### Document excerpt
- - - - - - -

The Dartmouth-Hitchcock Health system

DH hospital image

upper valley mapDartmouth-Hitchcock Health (D-HH) is New Hampshire’s only academic health system and the state’s largest private employer, serving a population of 1.9 million across northern New England. D-H provides access to more than 1,800 providers in almost every area of medicine, delivering care at its flagship hospital, Dartmouth-Hitchcock Medical Center (DHMC). DHMC was named in 2020 as the #1 hospital in New Hampshire by U.S. News & World Report, and recognized for high performance in 9 clinical specialties, procedures, and conditions.

DHMC is located in Lebanon, NH, at the central western border of New Hampshire, adjacent to Vermont. We see patients from New Hampshire, Vermont, Massachusetts, New York and Maine. Dartmouth-Hitchcock Health has a network of member hospitals, and clinics.

View more information about D-HH

Working at D-HH

Provider payment model

  • Across Dartmouth-Hitchcock (D-H), providers are not paid on collections.
  • We do not have to ask patients what kind of insurance they have to figure out what clinic to schedule them in.
  • The residents and fellows see patients in the same clinic as attending physicians.

Program information

Mission statement

Our mission is to guide and educate our fellows as they develop the skills and expertise to provide safe, high value patient care through professional, ethical and compassionate behavior. We empower our fellows to address healthcare disparities, and to continuously improve their education, practice, and the community health care system as a whole.

Program aims

We strive to graduate fellows who are well trained in all major facets of cytopathology (gynecologic, non-gynecologic, and fine needle aspiration [FNA]), and who are committed to providing excellent medical care to the patients and communities that they will serve.

Program overview

The cytopathology fellowship is based at Dartmouth-Hitchcock Medical Center, New Hampshire’s only academic medical center. The center is affiliated with the Audrey and Theodore Geisel School of Medicine at Dartmouth. Fellows see the broad range of basic and complex cases encountered at a tertiary care academic institution. They benefit from collaboration with five board-certified cytopathologists, who themselves trained under nationally and internationally recognized leaders in cytopathology. The faculty subspecialty interests, in addition to cytology, include informatics, breast pathology, bone and soft tissue pathology, gastrointestinal pathology, and medical sociology. The faculty includes the 2018 Cancer Cytopathology Young Investigator awardee, Dr. Louis Vaickus. In addition to “signing out” cytology cases, Dr. Vaickus conducts an active, funded research program in informatics - including deep learning - related to cytology. Fellows have the opportunity to participate in this research.

During the fellowship year, fellows rotate through the Laboratory for Clinical Genomics and Advanced Technology (CGAT), a state-of-the-art, comprehensive molecular diagnostics facility directed by Gregory Tsongalis, PhD, the author of numerous textbooks in the field. The laboratory is nationally recognized for its work on the development of novel diagnostic technologies and the rapid implementation of molecular tests for clinical use. Recent cytopathology fellows rotating through this laboratory have published academic papers resulting from the rotations.

- - - - - - -

### Given entries
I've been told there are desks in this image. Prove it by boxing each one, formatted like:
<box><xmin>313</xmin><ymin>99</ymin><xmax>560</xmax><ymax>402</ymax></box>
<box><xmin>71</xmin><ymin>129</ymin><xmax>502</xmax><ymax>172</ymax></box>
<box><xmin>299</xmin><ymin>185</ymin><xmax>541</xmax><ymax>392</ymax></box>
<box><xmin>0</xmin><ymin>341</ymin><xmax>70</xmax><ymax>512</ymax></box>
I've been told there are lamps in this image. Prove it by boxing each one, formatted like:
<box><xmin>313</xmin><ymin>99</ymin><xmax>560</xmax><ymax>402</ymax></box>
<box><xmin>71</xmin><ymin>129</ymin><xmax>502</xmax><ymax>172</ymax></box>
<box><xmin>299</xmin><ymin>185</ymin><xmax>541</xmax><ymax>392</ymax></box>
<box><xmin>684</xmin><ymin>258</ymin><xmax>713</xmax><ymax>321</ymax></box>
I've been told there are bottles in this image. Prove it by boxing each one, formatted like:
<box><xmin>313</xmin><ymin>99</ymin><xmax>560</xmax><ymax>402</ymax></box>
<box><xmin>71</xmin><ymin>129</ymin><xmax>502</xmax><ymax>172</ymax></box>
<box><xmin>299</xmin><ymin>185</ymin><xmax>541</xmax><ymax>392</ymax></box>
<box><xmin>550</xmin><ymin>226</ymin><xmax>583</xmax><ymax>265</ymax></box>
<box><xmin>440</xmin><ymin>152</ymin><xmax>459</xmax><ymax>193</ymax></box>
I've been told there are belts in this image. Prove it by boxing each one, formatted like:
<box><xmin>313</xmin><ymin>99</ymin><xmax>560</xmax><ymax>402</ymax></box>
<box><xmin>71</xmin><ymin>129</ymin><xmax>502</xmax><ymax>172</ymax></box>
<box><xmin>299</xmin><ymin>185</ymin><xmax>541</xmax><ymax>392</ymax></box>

- - - - - - -

### Problem 1
According to the cytopathology fellowship page, who directs the Laboratory for Clinical Genomics and Advanced Technology?
### Problem 2
Reproduce the passage of the cytopathology fellowship page between "DHMC is located" and "paid on collections.", inclusive.

### Result 1
Gregory Tsongalis, PhD, directs it.

### Result 2
DHMC is located in Lebanon, NH, at the central western border of New Hampshire, adjacent to Vermont. We see patients from New Hampshire, Vermont, Massachusetts, New York and Maine. Dartmouth-Hitchcock Health has a network of member hospitals, and clinics.

View more information about D-HH

Working at D-HH

Provider payment model

  • Across Dartmouth-Hitchcock (D-H), providers are not paid on collections.